Oui, mon Toto je serais très heureuse si je pouvais espérer te voir tout de suite et passer le reste de la journée avec toi. Mais la chose est si peu probable que je me crois le droit d’être un peu mouzon. Je ne sais pas comment vous faites votre compte mais vous trouvez toujours le moyen de rester chez vous quand il y a des FAUMES. Jamais vous ne manquez ces occasions-là. Ce n’est pas d’hier que j’ai fait cette remarque, croyez-le bien, c’est ce qui m’autorise à croire que vous n’êtes pas occupé pour tout le monde de travaux sérieux et absorbants. Je crois que vous me réservez pour moi seule la correction des épreuves, la correspondance, l’Institut, les visites au chancelier, les (CONTES ?) de Bernard et autres improvisations du même genre. Je ne vous remercie pas de votre aimable préférence, vilain monstre. Taisez-vous. J’ai rêvé cette nuit que je flanquais une pile soignée à votre CRÉOLE [1]. J’espère bien ne pas m’arrêter là et continuer ces exécutions NOCTURNES le jour.

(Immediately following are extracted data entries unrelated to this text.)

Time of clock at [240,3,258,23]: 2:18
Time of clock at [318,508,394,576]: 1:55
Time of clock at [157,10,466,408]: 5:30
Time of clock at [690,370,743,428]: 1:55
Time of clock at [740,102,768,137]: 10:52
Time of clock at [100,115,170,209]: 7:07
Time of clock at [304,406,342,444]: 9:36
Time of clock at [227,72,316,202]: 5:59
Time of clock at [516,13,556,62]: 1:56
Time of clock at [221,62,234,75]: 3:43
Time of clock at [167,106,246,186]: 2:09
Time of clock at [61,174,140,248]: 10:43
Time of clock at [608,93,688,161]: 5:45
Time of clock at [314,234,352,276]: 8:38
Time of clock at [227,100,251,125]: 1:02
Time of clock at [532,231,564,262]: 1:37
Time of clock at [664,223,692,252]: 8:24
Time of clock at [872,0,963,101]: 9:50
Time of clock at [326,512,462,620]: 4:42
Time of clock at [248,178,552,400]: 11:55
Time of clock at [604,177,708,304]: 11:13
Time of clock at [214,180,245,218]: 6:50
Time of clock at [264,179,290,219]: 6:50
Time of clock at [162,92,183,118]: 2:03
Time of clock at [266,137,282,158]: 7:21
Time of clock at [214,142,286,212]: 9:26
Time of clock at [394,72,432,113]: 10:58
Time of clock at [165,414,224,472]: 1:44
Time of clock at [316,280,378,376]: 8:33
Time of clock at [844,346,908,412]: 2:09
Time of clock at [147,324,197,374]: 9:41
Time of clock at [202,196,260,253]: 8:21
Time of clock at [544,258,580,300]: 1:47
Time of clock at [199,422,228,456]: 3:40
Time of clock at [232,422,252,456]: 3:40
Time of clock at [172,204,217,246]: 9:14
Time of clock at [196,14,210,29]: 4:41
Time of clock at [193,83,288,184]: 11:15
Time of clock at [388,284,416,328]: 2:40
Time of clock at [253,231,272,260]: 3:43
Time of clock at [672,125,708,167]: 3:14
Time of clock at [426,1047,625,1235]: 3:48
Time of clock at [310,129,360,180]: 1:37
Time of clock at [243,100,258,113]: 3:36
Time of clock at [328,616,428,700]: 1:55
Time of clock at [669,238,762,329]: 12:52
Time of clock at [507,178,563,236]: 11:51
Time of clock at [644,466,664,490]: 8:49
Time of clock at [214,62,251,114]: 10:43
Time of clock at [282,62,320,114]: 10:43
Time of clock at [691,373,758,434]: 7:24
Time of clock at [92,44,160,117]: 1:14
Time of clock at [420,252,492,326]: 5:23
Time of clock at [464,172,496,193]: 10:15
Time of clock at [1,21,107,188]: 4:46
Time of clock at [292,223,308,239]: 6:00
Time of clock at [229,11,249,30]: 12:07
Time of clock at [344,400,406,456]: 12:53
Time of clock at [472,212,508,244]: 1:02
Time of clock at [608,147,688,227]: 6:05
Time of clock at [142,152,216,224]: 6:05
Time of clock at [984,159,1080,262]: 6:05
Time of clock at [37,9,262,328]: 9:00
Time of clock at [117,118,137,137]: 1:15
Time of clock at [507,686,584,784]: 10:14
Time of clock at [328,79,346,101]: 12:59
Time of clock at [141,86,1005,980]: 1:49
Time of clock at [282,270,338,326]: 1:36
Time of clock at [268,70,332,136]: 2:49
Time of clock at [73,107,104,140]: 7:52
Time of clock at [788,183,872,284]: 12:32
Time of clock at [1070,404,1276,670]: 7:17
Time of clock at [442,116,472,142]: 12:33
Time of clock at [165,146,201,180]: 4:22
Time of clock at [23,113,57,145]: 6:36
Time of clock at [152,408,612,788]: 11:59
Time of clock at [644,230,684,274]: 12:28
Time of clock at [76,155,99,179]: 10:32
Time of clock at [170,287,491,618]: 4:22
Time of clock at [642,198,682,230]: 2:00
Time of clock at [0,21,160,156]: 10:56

Quand j’en aurai bien rossé trois ou quatre aua grand jour les autres se tiendront tranquilles pendant quelque temps ce qui me permettra peut-être de vous voir un peu plus de cinq minutes par jour. J’essaieraib toujours. En attendant baisez-moi mon cher petit scélérat et prenez garde à vous. C’est aujourd’hui qu’on m’apporte ma belle lampe ! Pauvre cher adoré, je te remercie du fond du cœur. Tu ne me laissesc rien désirer, tu vas au devant de tout ce dont j’ai besoin. Malheureusement tous tes soins tout ton dévouement ne peuvent combler le vide qu’un seul de tes baisers fait dans mon cœur quand il manque à ma bouche.

Juliette

BnF, Mss, NAF 16357, f. 123-124
Transcription d’Yves Debroise assisté de Florence Naugrette


a) « aux ».
b) « esseairai ».
c) « laisse ».


4 décembre [1844], mercredi soir, 6 h. ¾

Je vous écris à la lueur de mon gaz, c’est charmant. Seulement je regrette de n’avoir pu l’inaugurer en votre auguste présence. J’ai attendu jusqu’à présent, espérant que vous viendriez jouir du coup d’œil, mais je vois que je me suis trompée. Cher bien-aimé adoré, tout m’est un motif pour te désirer et pour t’attendre le plus tôt possible. Malheureusement ton loisir ne répond pas souvent à mon impatience et à mon amour. Je te dis cela tout doucement pour soulager un peu mon pauvre cœur mais sans espoir de te faire venir plus vite car je sais que tu ne le peux pas. Le marchand de lampe est venu à 1 h. Il m’a montré la manière de me servir de sa mécanique. C’est très simple quoique cela demande encore beaucoup de soin et de propreté. Dans le cas où le Duchatel voisin ne voudrait pas vendre de liquide on n’aurait qu’à lui écrire un mot pour en avoir un bidon de 25 litres. Cela ne peut pas s’éventer cela ne peut que s’évaporer si on le tient débouché mais la qualité n’en est pas altérée. Ce n’est donc que du soin à avoir et comme ce sera moi qui ferai la chose il n’y a aucun danger. Merci mon Victor, merci mon amour tu m’as donné une excellente chose. Il me semble que cette lumière est douce aux yeux. Ce soir il me semble que j’ai les yeux dans du velours. Vrai, cette lumière a quelque chose de doux et de bienfaisant qui fait plaisir. Je te remercie encore une fois, mon Toto, et je t’aime de tout mon cœur.

Juliette

BnF, Mss, NAF 16357, f. 125-126
Transcription d’Yves Debroise assisté de Florence Naugrette

Notes

[1La Créole en question est Fortunée Hamelin, ancienne merveilleuse du Directoire que Hugo a rencontrée chez Léonie Biard (circonstance ignorée de Juliette).